In 1995 at a workshop held at Scripps (Workshop for Quality Control of WOCE Upper Ocean Thermal Data, WOCE Report No. 133/95), the participants agreed to carry out an intercomparison of quality control procedures. The goal of the intercomparison was to examine the value added to a data set by scientific quality control. CSIRO volunteered to assemble some data and to distribute them to others. In total, four cruises of XBT data were made available. MEDS, NODC and CSIRO took part in the intercomparison. The data were from waters near Australia where CSIRO was most knowledgeable and MEDS and NODC were less so. The cruises were made up of 88 stations. All profiles contained temperatures measured to 1250m. In all there were over 88,000 temperature observations. A picture of the cruise tracks is shown in figure 1.

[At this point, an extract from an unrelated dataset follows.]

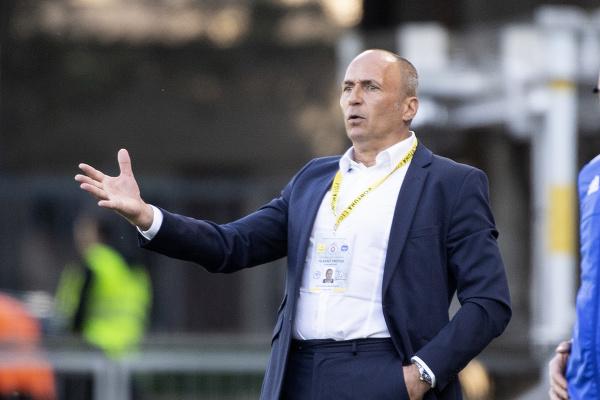 Tréner ŠK Slovan Darko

Figure 1: Cruise tracks (as black dots) of data used in the intercomparison. Note that two cruises (SR9545S and SR9547s) are off the west coast of Australia. Cruise IP97S is the one coming south from Japan, and MA22N is from India to the Persian Gulf.
As part of the quality control, the position and time of every station was checked to see that they were consistent in the context of other stations in the cruise. All of the stations passed these tests at all three centres.

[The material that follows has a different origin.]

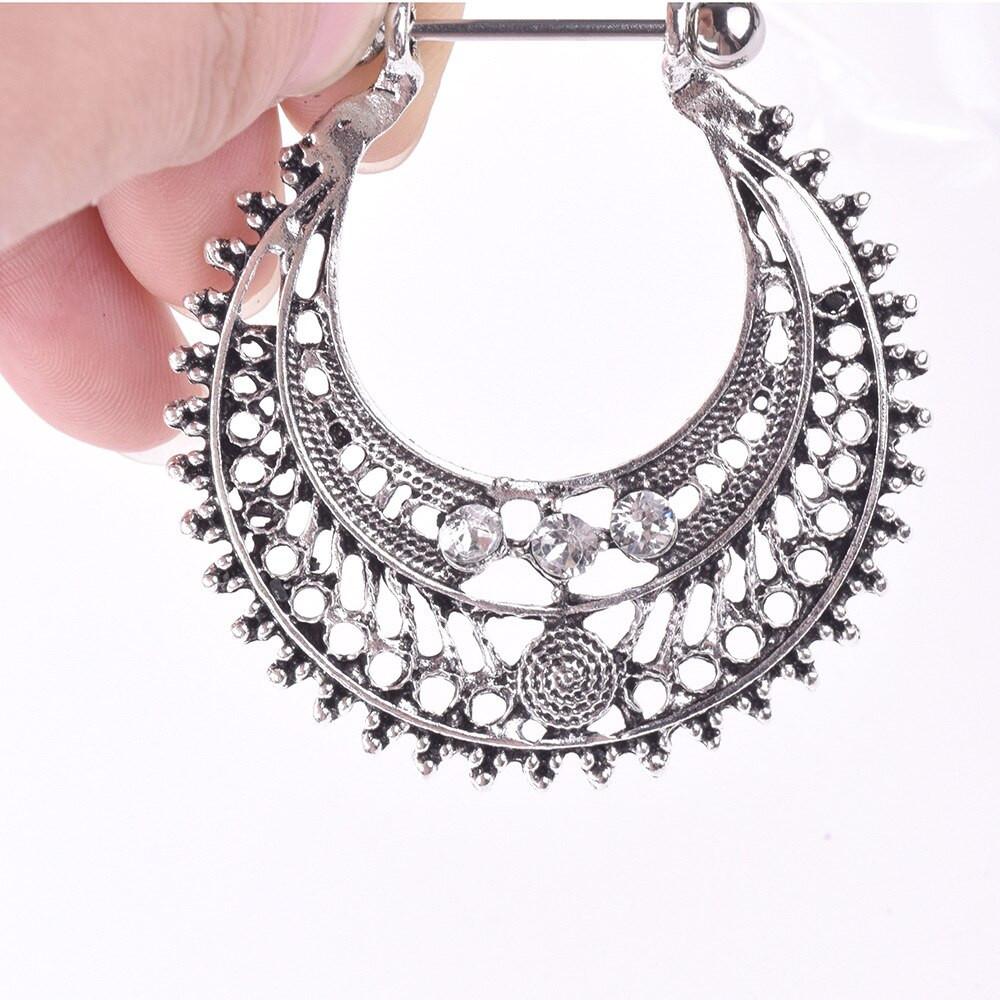 Body Jewelry Diamond  Stainless Steel Nipple Tongue Ring Piercing Body Jewelry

The quality control procedures at CSIRO use software written by them. The operator of the software works with scientists who are very knowledgeable of the regional oceanography to validate the data. The data may be examined in a number of different ways and in the end the operator sets the quality control flags manually. Reasons for assigning flags and general data processing information are documented in CSIRO Marine Laboratories Report 221, Quality Control Cookbook for XBT data, 1994. One of the capabilities of the software permits the display of profiles all along the cruise track in a waterfall plot. This is used to look for common features in adjacent profiles to help to assess whether a feature is unusual. Other capabilities allow overlaying of profiles from the same cruise, surrounding cruises, and profiles from historical archives. The operator and scientists assess all of this information to decide what quality flags are appropriate. Figures 2 to 4 show waterfall plots in which the individual profiles shown later are to be found.
The quality control software used by MEDS and NODC is nearly identical but different from that used at CSIRO. The software was built in support of the Global Temperature Salinity Profile Project, GTSPP. The version used at NODC is described in IOC Manuals and Guide #22, GTSPP Real-time Quality Control Manual, 1990. MEDS version of this software has added two other tests to compare depths of observations to a bathymetry file, and to detect certain forms of temperature inversions. At present there is no facility to display waterfall plots. Operators view profiles one at a time, although they may move forward and backwards along a cruise track to look at the adjacent profiles.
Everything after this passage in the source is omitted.